EXERCISE TEXT:
Supreme Judicial Court Chief Justice Margaret Marshall expressed concern over recent attacks against the judiciary.

“Our courts function as a pressure valve to defuse political and social tension,” Marshall said during her commencement speech. “As a nation, we have tacitly agreed that it is better to settle our large differences in the courtroom than in the street.”

The SJC’s 4-3 ruling in November 2003 that gays and lesbians have the constitutional right to marry in Massachusetts sparked opposition around the nation.

Conservative politicians, including President Bush, blamed “activist judges,” including Marshall, for advancing a social agenda.

“I worry when people of influence use vague, loaded terms like judicial activist’ to skew public debate or to intimidate judges,” Marshall said. “I worry when judicial independence is seen as a problem to be solved and not a value to be cherished.”

Marshall, who received an honorary degree, told the nearly 1,000 graduates that they must pick a side.

“Respect for the rule of law is deeply imbedded in our American experience but it is not embedded in our DNA,” she said. “Each of you must decide whether to embrace, to protect the rule of law, or to repudiate it. Make no mistake, inaction and indifference are acts of repudiation.”

Marshall referred to court rulings concerning school desegregation and civil rights as proof that an independent judiciary is vital.

“Individual rights and human dignity are vulnerable when they depend for protection on the will of the majority or the good faith of those in power,” she said.

Greek Prime Minster Kostas Karamanlis told graduates of Tufts University in Medford that his country was proud to host the “most inspiring, the most creative and the safest” Olympics in history.

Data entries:

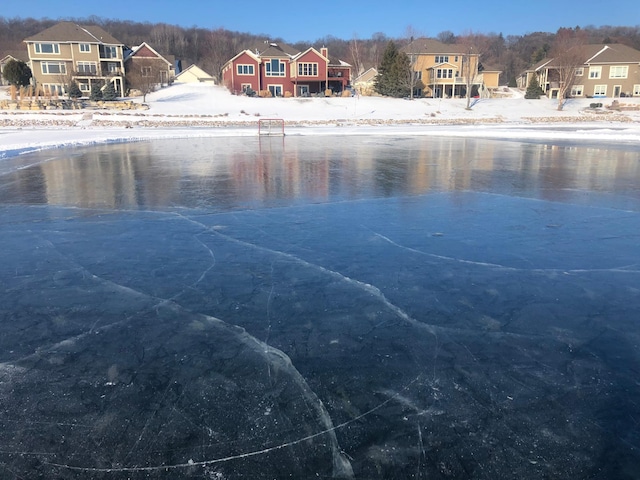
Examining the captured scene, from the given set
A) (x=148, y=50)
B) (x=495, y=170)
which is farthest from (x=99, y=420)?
(x=148, y=50)

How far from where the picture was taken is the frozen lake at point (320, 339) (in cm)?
312

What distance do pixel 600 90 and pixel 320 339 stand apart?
70.4 m

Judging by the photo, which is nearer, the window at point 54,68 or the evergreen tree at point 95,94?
the evergreen tree at point 95,94

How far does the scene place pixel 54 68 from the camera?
5641cm

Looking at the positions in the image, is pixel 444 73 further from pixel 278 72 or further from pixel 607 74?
pixel 278 72

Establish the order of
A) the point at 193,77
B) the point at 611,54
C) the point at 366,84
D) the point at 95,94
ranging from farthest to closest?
the point at 193,77 < the point at 366,84 < the point at 611,54 < the point at 95,94

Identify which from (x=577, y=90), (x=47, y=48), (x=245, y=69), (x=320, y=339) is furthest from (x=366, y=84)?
(x=320, y=339)

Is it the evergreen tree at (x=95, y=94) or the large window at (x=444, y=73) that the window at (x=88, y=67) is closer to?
the evergreen tree at (x=95, y=94)

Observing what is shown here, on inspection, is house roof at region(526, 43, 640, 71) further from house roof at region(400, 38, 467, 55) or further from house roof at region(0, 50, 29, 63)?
house roof at region(0, 50, 29, 63)

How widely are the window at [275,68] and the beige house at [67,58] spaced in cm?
1588

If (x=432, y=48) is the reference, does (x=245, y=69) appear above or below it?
below

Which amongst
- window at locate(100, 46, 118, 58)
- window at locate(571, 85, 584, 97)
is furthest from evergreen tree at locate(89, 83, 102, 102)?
window at locate(571, 85, 584, 97)

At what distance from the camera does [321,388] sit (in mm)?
3768

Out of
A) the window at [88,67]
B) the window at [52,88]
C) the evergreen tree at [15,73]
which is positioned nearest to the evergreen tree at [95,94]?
the window at [88,67]
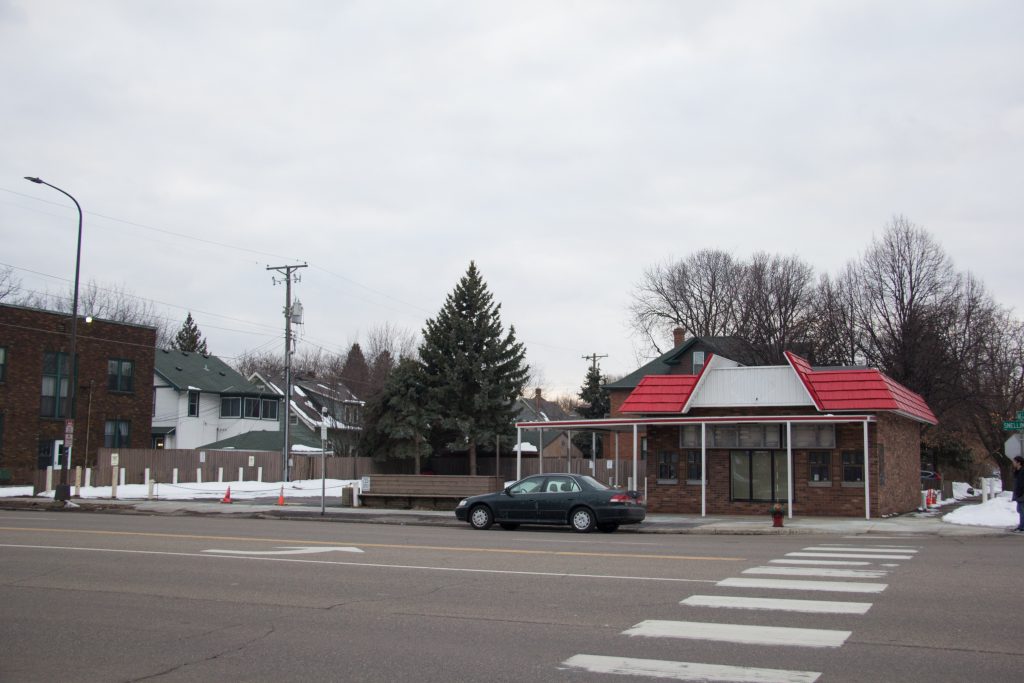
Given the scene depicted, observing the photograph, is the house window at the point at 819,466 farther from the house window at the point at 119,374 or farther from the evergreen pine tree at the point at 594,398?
the evergreen pine tree at the point at 594,398

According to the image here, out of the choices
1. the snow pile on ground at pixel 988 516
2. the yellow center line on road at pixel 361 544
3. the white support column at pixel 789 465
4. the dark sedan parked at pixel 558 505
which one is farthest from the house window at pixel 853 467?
the yellow center line on road at pixel 361 544

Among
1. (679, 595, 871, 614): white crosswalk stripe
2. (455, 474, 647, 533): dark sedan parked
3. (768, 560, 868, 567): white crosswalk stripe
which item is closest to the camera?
(679, 595, 871, 614): white crosswalk stripe

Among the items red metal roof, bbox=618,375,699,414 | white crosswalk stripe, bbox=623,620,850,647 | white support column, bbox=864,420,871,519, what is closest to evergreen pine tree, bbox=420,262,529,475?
red metal roof, bbox=618,375,699,414

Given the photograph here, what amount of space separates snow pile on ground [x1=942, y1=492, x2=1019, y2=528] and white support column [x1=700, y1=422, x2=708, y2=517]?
6.40 m

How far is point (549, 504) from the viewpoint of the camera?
21406mm

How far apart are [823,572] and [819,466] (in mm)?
14907

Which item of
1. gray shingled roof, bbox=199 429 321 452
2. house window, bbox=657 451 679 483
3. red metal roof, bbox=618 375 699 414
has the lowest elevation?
house window, bbox=657 451 679 483

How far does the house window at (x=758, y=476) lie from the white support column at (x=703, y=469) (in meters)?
0.78

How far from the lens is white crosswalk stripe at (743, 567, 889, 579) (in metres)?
12.5

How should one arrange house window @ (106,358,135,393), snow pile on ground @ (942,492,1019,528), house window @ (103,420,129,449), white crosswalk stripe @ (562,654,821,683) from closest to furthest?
white crosswalk stripe @ (562,654,821,683), snow pile on ground @ (942,492,1019,528), house window @ (103,420,129,449), house window @ (106,358,135,393)

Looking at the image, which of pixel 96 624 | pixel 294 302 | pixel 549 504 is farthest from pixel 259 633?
pixel 294 302

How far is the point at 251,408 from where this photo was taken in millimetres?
64500

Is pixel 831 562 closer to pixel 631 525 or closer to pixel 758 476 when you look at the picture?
pixel 631 525

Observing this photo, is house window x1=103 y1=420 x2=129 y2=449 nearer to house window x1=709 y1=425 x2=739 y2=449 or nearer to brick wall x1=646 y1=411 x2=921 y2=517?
brick wall x1=646 y1=411 x2=921 y2=517
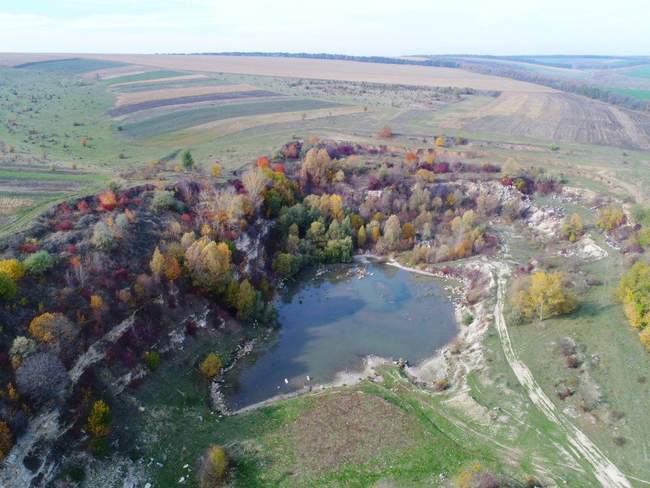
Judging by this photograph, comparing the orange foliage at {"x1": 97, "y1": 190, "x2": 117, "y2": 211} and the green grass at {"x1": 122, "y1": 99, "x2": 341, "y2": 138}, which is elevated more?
the orange foliage at {"x1": 97, "y1": 190, "x2": 117, "y2": 211}

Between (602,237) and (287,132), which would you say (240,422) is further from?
(287,132)

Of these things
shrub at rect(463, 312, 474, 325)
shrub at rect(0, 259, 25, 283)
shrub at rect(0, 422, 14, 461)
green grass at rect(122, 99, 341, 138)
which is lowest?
shrub at rect(463, 312, 474, 325)

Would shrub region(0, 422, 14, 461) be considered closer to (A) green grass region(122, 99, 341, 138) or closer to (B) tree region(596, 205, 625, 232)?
(A) green grass region(122, 99, 341, 138)

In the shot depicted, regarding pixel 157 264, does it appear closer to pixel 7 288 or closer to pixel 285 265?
pixel 7 288

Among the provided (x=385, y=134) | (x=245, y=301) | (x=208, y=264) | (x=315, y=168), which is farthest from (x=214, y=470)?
(x=385, y=134)

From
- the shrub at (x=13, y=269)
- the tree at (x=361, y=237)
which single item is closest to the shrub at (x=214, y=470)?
the shrub at (x=13, y=269)

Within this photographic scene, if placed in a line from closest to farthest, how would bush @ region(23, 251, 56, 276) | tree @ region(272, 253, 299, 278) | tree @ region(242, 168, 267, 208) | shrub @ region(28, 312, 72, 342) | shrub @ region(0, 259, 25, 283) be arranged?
shrub @ region(28, 312, 72, 342) → shrub @ region(0, 259, 25, 283) → bush @ region(23, 251, 56, 276) → tree @ region(272, 253, 299, 278) → tree @ region(242, 168, 267, 208)

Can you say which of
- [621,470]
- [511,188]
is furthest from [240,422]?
[511,188]

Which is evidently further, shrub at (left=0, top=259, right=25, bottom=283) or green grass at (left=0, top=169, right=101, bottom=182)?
green grass at (left=0, top=169, right=101, bottom=182)

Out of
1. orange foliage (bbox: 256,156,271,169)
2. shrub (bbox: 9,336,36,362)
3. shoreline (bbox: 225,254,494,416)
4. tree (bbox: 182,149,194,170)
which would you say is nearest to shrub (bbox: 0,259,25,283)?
shrub (bbox: 9,336,36,362)
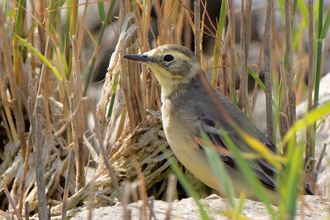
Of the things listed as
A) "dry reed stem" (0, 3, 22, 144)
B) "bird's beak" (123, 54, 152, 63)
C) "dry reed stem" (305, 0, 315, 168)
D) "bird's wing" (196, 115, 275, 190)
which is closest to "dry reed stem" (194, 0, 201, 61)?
"bird's beak" (123, 54, 152, 63)

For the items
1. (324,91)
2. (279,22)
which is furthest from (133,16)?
(279,22)

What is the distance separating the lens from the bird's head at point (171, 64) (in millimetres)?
4254

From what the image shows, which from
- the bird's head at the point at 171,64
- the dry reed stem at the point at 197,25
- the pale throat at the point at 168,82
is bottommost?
the pale throat at the point at 168,82

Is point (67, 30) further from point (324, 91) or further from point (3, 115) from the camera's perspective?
point (324, 91)

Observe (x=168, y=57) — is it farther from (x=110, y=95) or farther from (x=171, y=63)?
(x=110, y=95)

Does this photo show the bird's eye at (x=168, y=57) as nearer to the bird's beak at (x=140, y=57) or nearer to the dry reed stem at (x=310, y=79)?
the bird's beak at (x=140, y=57)

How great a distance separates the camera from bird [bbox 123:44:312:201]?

EXERCISE AIM: Write the next few sentences of the news article about commencement speeches, continuing after its final sentence.

ANSWER TO THIS TASK:
“Everyone predicted that we would not be ready and the Games were going to be a disaster, but we proved all the armchair Cassandras wrong,” he said.

At Suffolk University Law School in Boston, U.S. Sen. Joseph Biden, D-Del., told more than 450 graduates that the United States has become an “increasingly divided nation.”

Biden criticized Senate Republicans for weighing the so-called “nuclear option” – changing Senate rules to end the fight over judicial filibusters.

Lawyers know that “if you take away one of the building blocks of our constitutional foundation, they all begin to fall,” Biden said.

Suffolk awarded honorary degrees to Biden and New Mexico Gov. Bill Richardson, who addressed graduates of Suffolk’s College of Arts and Sciences and its business school.

National Public Radio correspondent Nina Totenberg addressed more than 500 graduates of Mount Holyoke College in South Hadley, urging them to not let work get in the way of family.

“You may be the principal breadwinner in your family, but money is not everything and no job need be forever,” she said. “In the end, there are times to say, No, I am going home.”‘

The University of Massachusetts at Amherst awarded degrees to about 4,000 undergraduates. The school awarded honorary degrees to Andover businessman Douglas Berthiaume and Heriberto Flores, executive director of the New England Farm Workers’ Council.

Amherst College handed out more than 400 undergraduate degrees, and seven honorary degrees, including one to former U.S. senator and astronaut John Glenn.